Action item: Report, from the records below, every line where the word "scientific" appears.

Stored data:
════════

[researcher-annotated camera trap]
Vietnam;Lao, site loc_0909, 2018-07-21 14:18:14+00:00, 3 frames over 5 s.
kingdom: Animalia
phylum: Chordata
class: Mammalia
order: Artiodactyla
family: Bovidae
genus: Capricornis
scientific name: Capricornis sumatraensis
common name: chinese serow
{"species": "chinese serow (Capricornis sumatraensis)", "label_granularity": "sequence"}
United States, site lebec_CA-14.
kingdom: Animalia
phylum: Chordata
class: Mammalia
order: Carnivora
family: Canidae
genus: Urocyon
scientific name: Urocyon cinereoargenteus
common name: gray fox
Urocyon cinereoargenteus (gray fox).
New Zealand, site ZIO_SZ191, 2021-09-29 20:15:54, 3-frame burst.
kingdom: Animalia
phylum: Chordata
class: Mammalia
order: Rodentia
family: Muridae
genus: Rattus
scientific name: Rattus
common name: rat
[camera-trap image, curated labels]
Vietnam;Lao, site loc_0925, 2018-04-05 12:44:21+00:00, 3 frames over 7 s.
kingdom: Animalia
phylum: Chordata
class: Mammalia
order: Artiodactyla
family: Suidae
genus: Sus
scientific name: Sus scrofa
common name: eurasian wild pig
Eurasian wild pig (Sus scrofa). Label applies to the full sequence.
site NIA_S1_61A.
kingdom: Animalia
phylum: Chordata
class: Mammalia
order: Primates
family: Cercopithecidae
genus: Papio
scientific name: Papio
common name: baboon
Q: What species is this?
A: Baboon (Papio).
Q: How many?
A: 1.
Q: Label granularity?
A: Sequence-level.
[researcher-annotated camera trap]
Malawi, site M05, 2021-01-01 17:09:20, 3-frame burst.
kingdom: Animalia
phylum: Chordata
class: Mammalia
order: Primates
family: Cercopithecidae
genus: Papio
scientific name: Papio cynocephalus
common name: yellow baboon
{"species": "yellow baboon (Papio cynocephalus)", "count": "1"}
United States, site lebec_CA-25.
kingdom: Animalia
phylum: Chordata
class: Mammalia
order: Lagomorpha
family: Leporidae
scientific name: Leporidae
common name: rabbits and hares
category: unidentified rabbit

════════

Completed exercise:
scientific name: Capricornis sumatraensis
scientific name: Urocyon cinereoargenteus
scientific name: Rattus
scientific name: Sus scrofa
scientific name: Papio
scientific name: Papio cynocephalus
scientific name: Leporidae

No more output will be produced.